Most people are guilty of having no idea where their money goes or how much they’re spending on different things. As a result, they’re constantly feeling guilty about spending money because they don’t actually know how much money they have to spend, so each purchase could mean a nasty surprise on that month’s credit card bill.

In this article, you’ll learn about mindful spending and how you can spend even more than you currently do on the things you love while cutting costs on the things that aren’t as important.

What Is “Mindful Spending”?

Spending mindfully means planning your spending in advance. That way, you’ll not only be confident that you’re contributing enough to your savings and investment goals, but you’ll know that any money left over is yours to spend however you want—with zero guilt.

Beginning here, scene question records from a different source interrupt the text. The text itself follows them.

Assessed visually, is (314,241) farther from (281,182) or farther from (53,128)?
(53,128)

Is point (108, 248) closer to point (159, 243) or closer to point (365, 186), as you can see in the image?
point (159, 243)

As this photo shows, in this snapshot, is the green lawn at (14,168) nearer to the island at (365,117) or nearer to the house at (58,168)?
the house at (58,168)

Spending mindfully lets you spend extravagantly on the things you love without worrying if you can really afford it (or judging yourself for not saving or investing that money instead). 

This approach is all about using your money to create your version of a rich life. For some people, that means going out four times a week; for others, it might mean having a fancy car, traveling often, or founding a nonprofit. Spending mindfully means making your money work for you and your specific goals. 

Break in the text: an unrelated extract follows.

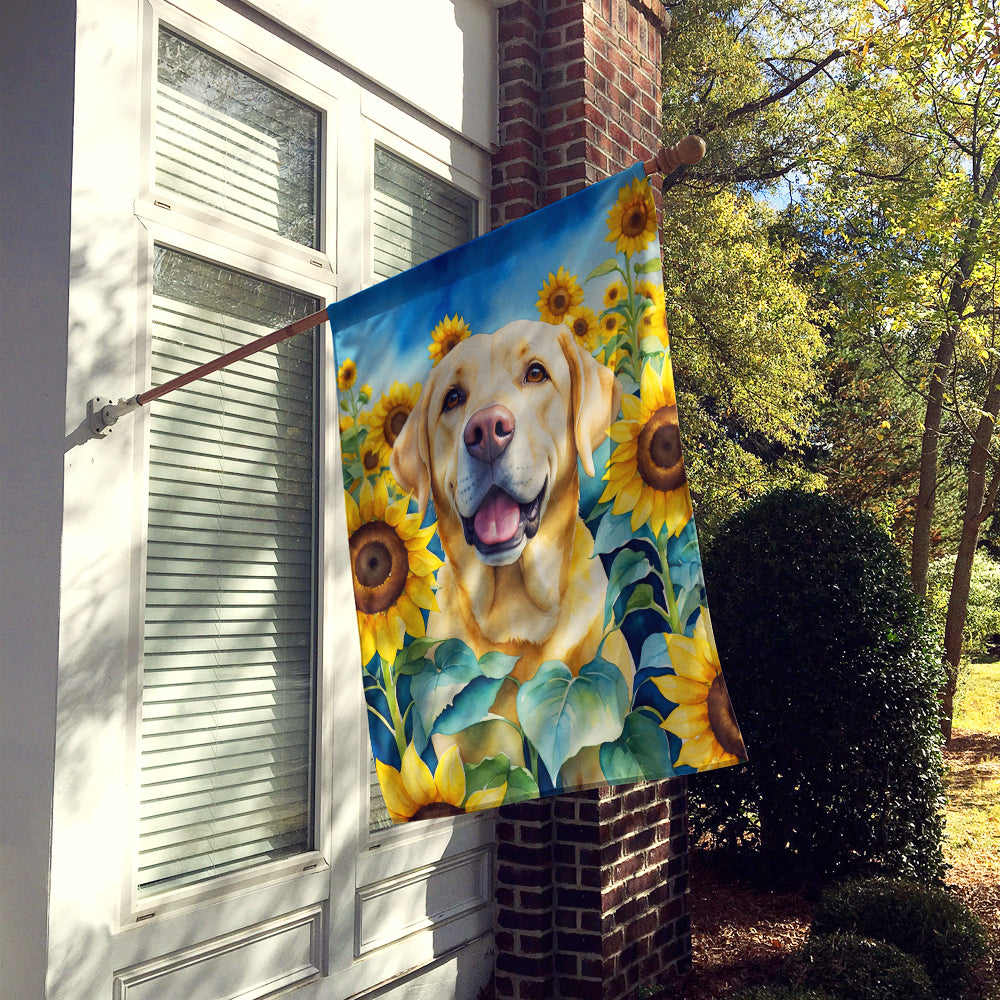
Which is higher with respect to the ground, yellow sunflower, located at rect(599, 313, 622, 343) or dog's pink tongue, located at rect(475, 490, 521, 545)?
yellow sunflower, located at rect(599, 313, 622, 343)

This means that spending mindfully looks different for everyone. For example, the author has a friend who spends $21,000 per year partying—but who also maxes out his 401(k) contribution, hits his investment goals, and saves money by living in a small, bare apartment and never taking vacations. His solid financial foundation means he can afford to spend extravagantly on what he truly loves, guilt-free, because he knows he’s still being responsible with his money. 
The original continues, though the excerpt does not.